I suppose I should state my personal interest. I have been involved in web-publishing a series of counter-factual historical novels written by my father, William L. Todd, dealing with the Second World War and the Cold War. During peacetime, the future belligerents were obliged to make choices about what kind of weapons to spend their money on. When the war came, they had no choice but to use the weapons they had, employing the tactics planned around those weapons. My father chose to examine the question of what wound have happened if they had made different choices ten years earlier, treating each major battle or campaign in a different novel. As it happens, his Battle-of-France-that-never-was, written circa 1985-1990, turned out to be an eerily accurate prediction of what would happen in the Iraq war, with IED's and all. My father is a retired Philosophy professor (U. Cincinnati). As he puts it, Philosophy is an intellectual poaching license. In his second scholarly book, _History as Applied Science: A Philosophical Study_ (Wayne State, 1972), he made a case for a history which took account of simulation, of things like war gaming. About five or ten years later, he took up his own challenge, and started writing his Midway novel, and taught himself to write novels by successively revising the thing over a period of ten or fifteen years, while starting other novels going at the same time. He had been playing around with this sort of thing for years, ever since he worked in a highly classified government computer installation in the mid-1950's. Some of his oldest working papers for the Midway book's underlying simulation date to 1958.

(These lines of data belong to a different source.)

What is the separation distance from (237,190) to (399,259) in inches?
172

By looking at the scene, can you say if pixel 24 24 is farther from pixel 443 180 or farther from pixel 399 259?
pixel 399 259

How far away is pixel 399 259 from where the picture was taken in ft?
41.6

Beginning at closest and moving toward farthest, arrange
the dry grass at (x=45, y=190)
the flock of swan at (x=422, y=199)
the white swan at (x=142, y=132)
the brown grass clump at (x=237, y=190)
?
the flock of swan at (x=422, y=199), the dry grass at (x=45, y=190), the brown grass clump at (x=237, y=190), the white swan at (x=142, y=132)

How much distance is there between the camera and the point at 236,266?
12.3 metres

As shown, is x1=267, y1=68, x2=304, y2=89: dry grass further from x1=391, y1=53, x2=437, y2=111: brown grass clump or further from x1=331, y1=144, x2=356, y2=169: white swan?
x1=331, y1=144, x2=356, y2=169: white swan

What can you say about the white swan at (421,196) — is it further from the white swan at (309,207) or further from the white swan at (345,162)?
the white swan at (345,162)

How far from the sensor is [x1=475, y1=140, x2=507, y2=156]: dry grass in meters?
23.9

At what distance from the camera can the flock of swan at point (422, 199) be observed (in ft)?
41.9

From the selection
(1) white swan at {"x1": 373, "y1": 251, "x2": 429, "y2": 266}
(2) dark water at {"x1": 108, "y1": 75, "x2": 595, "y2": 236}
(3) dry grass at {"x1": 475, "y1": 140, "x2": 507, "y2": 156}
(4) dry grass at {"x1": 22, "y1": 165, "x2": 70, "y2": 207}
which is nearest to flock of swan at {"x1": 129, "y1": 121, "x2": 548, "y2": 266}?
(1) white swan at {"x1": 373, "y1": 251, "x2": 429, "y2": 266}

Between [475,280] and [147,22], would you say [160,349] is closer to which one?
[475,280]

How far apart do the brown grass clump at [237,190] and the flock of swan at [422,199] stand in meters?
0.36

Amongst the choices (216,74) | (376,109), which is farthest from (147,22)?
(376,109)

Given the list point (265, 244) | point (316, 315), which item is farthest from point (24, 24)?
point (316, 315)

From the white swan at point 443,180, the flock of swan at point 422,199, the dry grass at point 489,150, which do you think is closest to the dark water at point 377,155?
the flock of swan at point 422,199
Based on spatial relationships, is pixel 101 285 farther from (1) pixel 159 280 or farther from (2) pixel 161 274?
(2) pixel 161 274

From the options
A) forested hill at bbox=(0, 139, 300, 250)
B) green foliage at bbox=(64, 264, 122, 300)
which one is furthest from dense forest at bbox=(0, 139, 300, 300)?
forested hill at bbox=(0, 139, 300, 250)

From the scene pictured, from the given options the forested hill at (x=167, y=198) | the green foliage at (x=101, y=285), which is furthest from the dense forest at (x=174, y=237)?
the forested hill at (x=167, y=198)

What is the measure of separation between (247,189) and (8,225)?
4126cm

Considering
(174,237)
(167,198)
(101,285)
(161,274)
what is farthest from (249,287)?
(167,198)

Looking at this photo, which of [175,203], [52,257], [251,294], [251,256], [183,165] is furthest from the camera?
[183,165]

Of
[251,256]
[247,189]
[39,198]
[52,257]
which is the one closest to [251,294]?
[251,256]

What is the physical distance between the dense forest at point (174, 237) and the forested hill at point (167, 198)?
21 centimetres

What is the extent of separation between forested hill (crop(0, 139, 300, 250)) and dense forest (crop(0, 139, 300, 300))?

Mike Schoenberg - 2/7/2011
So historians use their imagination constantly. And if that is wrong then what. One can go back decades ago when Marguruite Yourcenar was writing "The Memoirs Of Hadrian" or later "The Abyss" or even 50 years ago when Taylor Caldwell wrote "Pillar of Iron" about Ceaser and Cicero to get a real feel for what historical fiction can be
Peter Kovachev - 2/7/2011
Bull-fiddles. Writing "in service of characterization" can preserve accuracy far better than politically correct neo-Marxist drivel in the service of a banal liberal agenda, the staple of current academic historiography.
Jonathan Dresner - 2/6/2011
I'm so, so tired of this discussion. Historians write and speak to general audiences all the time: we teach. Historians use their imagination constantly: there's no other way to recreate the past from the fragmentary evidence available.
Novels can be intriguing and inspiring, though it's rare. But if they're wrong about the history, they can do more harm than good, and nearly every historical novel I've ever read in my field sacrificed accuracy - in some cases sacrificed remote plausibility - in service of characterizations and themes that serve the author more than the history.